**Objective:** Put everything from the line containing "How widely separated" down to the end of the records into a JSON list of strings, one string per line, leaving out blank lines.
● ● ● ●
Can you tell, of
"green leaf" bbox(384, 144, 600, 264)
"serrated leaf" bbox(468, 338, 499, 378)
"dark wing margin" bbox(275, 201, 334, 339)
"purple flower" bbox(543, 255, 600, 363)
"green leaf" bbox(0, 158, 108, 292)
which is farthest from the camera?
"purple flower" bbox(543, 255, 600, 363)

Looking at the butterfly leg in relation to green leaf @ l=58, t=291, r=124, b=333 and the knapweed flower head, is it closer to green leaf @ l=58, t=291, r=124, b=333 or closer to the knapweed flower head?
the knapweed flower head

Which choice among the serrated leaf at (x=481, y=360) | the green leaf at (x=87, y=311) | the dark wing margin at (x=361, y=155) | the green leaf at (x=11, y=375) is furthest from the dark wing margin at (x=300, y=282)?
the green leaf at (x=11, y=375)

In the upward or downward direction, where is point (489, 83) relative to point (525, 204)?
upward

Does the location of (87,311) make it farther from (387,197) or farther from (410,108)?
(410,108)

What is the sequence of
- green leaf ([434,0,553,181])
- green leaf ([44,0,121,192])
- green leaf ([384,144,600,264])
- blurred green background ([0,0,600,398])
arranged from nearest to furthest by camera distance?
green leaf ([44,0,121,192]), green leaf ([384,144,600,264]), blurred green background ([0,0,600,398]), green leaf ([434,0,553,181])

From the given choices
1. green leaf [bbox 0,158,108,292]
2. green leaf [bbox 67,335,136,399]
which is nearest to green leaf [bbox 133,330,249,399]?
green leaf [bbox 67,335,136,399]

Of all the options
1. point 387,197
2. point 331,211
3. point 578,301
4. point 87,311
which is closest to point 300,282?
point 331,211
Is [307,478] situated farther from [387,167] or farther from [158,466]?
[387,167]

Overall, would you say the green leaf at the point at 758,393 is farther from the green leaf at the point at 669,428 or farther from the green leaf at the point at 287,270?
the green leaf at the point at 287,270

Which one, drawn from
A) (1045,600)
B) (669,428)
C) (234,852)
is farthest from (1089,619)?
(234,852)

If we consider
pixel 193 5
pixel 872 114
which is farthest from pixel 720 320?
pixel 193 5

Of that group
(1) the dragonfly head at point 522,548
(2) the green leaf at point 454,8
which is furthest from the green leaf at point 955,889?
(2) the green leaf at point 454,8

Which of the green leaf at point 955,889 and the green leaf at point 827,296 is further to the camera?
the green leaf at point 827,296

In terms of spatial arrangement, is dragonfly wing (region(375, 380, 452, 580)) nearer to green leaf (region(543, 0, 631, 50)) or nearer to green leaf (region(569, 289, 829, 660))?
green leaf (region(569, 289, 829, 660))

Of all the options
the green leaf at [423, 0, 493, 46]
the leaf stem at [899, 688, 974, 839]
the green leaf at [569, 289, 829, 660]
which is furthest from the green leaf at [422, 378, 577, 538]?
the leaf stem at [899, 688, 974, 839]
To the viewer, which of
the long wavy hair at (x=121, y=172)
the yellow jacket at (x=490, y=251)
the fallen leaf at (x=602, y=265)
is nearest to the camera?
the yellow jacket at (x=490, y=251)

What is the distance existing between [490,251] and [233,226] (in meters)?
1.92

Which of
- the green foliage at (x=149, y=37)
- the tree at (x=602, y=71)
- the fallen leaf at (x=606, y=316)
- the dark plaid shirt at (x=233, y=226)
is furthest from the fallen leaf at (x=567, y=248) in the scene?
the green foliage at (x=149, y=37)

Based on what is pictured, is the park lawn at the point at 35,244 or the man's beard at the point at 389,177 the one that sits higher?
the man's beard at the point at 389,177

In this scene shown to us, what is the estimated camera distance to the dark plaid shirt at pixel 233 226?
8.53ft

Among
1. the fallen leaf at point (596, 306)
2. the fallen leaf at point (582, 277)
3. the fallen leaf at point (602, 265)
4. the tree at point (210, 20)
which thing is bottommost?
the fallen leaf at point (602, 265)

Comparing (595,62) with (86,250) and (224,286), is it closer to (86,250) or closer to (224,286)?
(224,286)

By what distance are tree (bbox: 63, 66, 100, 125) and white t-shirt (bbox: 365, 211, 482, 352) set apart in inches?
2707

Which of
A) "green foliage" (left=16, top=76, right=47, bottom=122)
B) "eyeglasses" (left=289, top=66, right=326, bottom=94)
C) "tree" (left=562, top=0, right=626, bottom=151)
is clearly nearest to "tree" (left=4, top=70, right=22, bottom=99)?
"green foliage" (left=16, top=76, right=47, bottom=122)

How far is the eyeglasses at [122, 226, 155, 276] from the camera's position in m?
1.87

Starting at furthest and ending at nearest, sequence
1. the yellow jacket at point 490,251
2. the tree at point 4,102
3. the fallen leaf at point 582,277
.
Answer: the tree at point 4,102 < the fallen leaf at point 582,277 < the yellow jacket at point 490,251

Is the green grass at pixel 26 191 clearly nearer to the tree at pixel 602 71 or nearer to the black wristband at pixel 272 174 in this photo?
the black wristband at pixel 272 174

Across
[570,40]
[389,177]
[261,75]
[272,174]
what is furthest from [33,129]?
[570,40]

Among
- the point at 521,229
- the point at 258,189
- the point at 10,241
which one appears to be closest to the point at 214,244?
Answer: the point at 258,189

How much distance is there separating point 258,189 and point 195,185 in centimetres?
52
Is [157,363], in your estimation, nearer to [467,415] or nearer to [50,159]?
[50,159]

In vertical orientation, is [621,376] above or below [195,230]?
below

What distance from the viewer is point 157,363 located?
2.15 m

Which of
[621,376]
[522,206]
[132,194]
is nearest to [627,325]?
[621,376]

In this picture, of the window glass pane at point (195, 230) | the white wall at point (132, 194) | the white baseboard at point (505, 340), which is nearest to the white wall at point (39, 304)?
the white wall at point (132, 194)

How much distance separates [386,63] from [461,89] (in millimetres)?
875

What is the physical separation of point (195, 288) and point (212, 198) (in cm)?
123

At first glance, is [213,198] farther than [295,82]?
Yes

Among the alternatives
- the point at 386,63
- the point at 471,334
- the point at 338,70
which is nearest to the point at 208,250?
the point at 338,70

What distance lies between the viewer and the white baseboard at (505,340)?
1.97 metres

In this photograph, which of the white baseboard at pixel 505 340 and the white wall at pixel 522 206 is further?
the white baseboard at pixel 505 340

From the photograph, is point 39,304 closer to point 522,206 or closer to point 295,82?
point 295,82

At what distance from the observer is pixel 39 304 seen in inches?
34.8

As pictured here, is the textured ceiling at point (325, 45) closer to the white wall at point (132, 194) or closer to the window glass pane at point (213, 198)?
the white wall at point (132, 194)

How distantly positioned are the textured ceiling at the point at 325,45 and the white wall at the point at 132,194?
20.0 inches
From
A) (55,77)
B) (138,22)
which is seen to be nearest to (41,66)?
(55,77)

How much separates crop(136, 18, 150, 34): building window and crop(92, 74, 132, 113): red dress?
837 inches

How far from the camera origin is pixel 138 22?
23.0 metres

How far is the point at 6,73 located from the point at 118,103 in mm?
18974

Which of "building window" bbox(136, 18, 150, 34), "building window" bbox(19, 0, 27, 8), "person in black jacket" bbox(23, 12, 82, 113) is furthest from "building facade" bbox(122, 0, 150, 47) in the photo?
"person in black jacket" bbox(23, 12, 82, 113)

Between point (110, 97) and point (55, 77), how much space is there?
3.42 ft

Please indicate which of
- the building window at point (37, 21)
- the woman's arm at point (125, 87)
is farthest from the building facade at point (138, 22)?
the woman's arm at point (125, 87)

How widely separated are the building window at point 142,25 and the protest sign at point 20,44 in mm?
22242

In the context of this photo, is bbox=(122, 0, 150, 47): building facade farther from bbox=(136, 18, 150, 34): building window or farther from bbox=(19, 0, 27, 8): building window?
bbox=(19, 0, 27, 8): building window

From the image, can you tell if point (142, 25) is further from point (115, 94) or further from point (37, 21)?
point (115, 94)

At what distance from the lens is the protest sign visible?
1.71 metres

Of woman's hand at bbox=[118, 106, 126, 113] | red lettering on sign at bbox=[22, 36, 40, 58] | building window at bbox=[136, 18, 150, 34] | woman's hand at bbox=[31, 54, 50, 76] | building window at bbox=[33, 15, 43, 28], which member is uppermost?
● ● ● ●
**Right answer:**
[
  "How widely separated are the building window at point 142,25 and the protest sign at point 20,44 in mm?",
  "22242",
  "In the context of this photo, is bbox=(122, 0, 150, 47): building facade farther from bbox=(136, 18, 150, 34): building window or farther from bbox=(19, 0, 27, 8): building window?",
  "bbox=(19, 0, 27, 8): building window",
  "From the image, can you tell if point (142, 25) is further from point (115, 94) or further from point (37, 21)?",
  "point (115, 94)",
  "At what distance from the lens is the protest sign visible?",
  "1.71 metres",
  "Of woman's hand at bbox=[118, 106, 126, 113] | red lettering on sign at bbox=[22, 36, 40, 58] | building window at bbox=[136, 18, 150, 34] | woman's hand at bbox=[31, 54, 50, 76] | building window at bbox=[33, 15, 43, 28], which member is uppermost?"
]